GRAND ISLE, La. -- Some workers who were hired to help clean up the oil spill in Grand Isle have said they're getting the runaround about getting paid.
Some workers for Ashland Marine, one of BP’s clean-up contractors, have gotten promises from the company that their checks are coming “tomorrow,” but tomorrow never comes.
Hundreds of workers descended on the beaches of Grand Isle the day President Barack Obama visited, including Magary Brown's husband.
“He have to leave here at least at like 2:30 in the morning so he can make it there for 4:30 'cause it's a couple of hours away,” Brown said.
Her husband took pictures of the crews the first day that he went to work on Grand Isle.
“He's been calling for five days for his check. Other guys that were working out there got their checks, but he didn't get his,” Brown said.
And she said he's not the only one.
His wife and mother are speaking for him, because he said he was forced to sign a confidentiality agreement when he took the job.
He said he should've been paid last Friday in Houma, but when he went to get his check, he was sent to three different locations.
“He had to go to three different places and mind you me, he had to find a ride to get there,” Brown said.
Police greeted the hundreds of workers who were looking to get paid at one of the locations. The head of Ashland Marine told us they got kicked out of two Houma locations because of the volume of people who came to the locations looking to get paid.
Many ended up at the Thibodaux Civic Center where 200 got their checks.

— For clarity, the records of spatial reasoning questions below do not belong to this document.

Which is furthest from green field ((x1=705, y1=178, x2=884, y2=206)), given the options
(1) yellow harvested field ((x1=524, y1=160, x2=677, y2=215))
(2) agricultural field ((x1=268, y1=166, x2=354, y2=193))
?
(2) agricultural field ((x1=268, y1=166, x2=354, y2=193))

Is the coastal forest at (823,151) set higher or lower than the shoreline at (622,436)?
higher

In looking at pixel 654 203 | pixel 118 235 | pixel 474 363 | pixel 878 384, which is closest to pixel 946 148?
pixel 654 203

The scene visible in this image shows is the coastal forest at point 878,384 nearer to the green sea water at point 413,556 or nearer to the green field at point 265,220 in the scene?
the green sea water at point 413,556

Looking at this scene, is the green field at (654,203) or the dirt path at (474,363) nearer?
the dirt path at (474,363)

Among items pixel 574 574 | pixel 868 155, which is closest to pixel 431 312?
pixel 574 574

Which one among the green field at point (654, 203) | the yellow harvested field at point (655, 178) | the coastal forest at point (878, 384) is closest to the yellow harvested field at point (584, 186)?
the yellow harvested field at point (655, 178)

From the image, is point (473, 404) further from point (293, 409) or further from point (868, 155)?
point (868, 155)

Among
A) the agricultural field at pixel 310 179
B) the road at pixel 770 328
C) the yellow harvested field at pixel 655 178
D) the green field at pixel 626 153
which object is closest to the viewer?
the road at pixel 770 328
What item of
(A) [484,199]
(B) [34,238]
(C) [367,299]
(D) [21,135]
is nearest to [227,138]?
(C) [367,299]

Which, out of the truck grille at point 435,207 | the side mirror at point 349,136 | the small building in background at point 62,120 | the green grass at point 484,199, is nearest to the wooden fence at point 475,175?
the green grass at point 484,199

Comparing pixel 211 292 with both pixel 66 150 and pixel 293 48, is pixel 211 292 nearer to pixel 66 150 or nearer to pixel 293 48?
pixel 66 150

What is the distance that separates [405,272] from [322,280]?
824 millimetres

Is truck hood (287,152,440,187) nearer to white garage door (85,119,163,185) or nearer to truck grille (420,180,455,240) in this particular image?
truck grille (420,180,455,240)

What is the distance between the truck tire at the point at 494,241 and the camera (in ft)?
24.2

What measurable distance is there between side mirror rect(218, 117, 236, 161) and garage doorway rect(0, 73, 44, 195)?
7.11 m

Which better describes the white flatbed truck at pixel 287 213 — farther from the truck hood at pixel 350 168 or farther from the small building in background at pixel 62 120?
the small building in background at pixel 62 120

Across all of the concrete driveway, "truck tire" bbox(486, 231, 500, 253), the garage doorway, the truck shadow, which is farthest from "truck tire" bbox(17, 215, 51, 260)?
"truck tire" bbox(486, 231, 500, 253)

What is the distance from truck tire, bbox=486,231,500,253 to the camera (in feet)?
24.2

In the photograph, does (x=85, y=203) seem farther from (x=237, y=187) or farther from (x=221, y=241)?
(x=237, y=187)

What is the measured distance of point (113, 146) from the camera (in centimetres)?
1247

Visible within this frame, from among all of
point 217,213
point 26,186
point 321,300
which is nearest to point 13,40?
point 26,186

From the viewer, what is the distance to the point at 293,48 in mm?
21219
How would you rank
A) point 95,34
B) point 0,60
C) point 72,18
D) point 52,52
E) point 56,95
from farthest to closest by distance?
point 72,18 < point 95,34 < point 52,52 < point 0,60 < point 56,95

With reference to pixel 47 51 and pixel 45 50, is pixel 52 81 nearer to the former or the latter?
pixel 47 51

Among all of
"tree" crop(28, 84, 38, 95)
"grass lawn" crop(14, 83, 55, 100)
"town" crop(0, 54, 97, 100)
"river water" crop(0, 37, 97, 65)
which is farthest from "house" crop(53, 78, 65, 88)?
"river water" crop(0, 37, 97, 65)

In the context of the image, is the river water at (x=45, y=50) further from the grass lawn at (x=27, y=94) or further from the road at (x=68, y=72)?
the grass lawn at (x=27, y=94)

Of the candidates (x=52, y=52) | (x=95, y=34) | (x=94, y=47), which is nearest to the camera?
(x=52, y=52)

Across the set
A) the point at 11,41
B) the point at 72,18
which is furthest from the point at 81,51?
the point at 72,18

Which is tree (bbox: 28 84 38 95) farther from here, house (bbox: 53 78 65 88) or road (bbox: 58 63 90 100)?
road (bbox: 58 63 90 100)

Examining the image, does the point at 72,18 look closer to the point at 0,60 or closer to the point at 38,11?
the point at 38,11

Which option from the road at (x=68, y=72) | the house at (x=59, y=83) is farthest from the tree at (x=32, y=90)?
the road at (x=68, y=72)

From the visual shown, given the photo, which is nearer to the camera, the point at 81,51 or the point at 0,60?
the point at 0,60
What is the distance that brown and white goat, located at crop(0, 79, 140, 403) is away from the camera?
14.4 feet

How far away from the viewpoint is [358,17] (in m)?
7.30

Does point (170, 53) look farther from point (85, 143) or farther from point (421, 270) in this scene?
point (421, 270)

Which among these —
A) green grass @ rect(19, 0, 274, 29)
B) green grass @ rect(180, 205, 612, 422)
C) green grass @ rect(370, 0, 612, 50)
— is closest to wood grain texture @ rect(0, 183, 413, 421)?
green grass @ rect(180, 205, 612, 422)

The company's president, Roland Orgeron, admits they're getting an onslaught of calls from people looking to get paid. However, this is what he said about the people who say they still haven’t received their checks:
“Everybody's been paid. The only ones that in question now is we're trying to make sure these guys signed in. Because if they don't sign the sheets there's no way for us to know they were out there working.”
But Brown said her husband did sign in for all 14 days that he worked, because he knew he couldn’t get paid without signing in. Her husband hasn't been back to work because he hasn’t been paid and she said many of his co-workers are in the same boat.
Reporter Katie Moore asked Orgeron, “You promise that these people are gonna get paid?” He replied, “They get paid every week.”
But according to Brown, not all of them are getting paid. Ashland Marine said they're planning on paying those workers who haven't yet received their checks on Friday at H.L. Bourgeois High School in Houma between 3 p.m. and 5 p.m.